Taehyung konuşmamla birlikte bana dönmüş ardından dudaklarını dişleyerek yanında duran yabancıya işaret vermişti. Yabancı gözlerinden saklayamadığı endişeyle bir bana bir de Taehyung'a bakarak kapıyı kapatmış ve daha henüz dün uyuduğumuz yatağa doğru giderek sessizce oturmuştu. Ve ben bir açıklama bekliyordum. Birinden birinin bana söyleyeceği şeyi duymaya ihtiyacım vardı. Taehyung benden hariç her yere bakarken yüzünü görebilmek için yüzümü çevirmek zorunda kalıyordum.

''Evet,'' dedim sabırsızlığımın okunduğu bir tonla, ''Bir açıklama bekliyorum.''

Taehyung'un bakışları yeniden beni bulduğunda gözlerindeki o çözülmesi zor ifade bana değmiş ve afallamıştım. Bir şey saklıyorlardı. Ve tahminlerimin beni yanıltmayacağı şekilde Taehyung bunu çok profesyonelce saklayacak dahası bundan bihaber planlarına dahil olacaktım. Biliyordum. Taehyung bana hiç söylemeyecekti.

''Polisler.'' dedi basitçe omuz silkerek.

Söyledikleri ile sinirle gülmüş ve bakışlarımı tekrar ona çıkartarak yüzündeki o ifadeyle yeniden buluşmuştum.
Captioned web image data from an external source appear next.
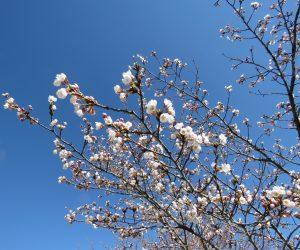 4/13  桜一部咲き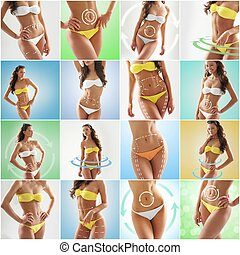 Collage of fit and sexy female bodies in swimsuits - Fat...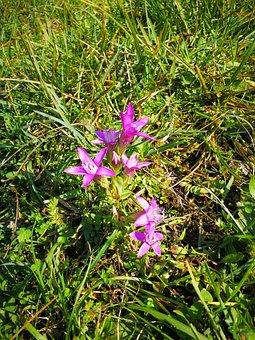 Mountain Flower, Alpine Flowers, Kind Of Gentian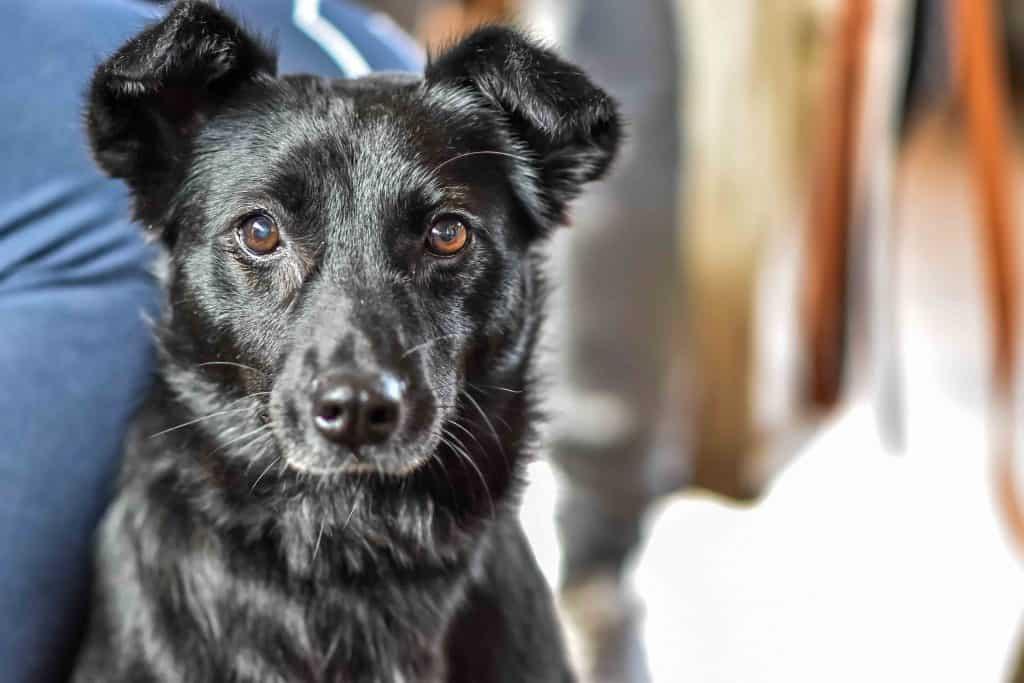Faith The Romanian Street Dog Looking For Love DSC_0939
''Polisler öyle mi,'' dedim sinirle. Artık öfkelenmemin yeri ve zamanının geldiğinden neredeyse emindim, ''Polisler.''

Taehyung başını hafifçe sallayarak bakışlarını bana dikmiş yüzümdeki öfkeye bizzat değmişti. Fakat renk vermeyip odadaki diğer yabancıya dönmüştüm. Onun da ağzından bir şeylerin dökülmeyeceği ortadaydı.

''Şaka mı yapıyorsun,'' Ciddileşerek söylediğim sözler öfkemi açık etmişti. Artık odaya hakim olan bir diğer şey öfkemin tatsız aurasıydı, ''Çocuk mu kandırıyorsun Taehyung, ne polisi?!''

Şaşırmıştı. Öyle ki hareketleri duraksamış, yüzündeki ifade donmuştu. Ama buraya kadardı. Artık ne olup bitiyorsa haberim olmalıydı. Günün sorumlusunun bu olay olduğundan neredeyse emin olmuştum artık. Ortada ne dönüyorsa Taehyung'un kanayan eliyle bağlantılıydı. Polis olayı tamamen palavraydı.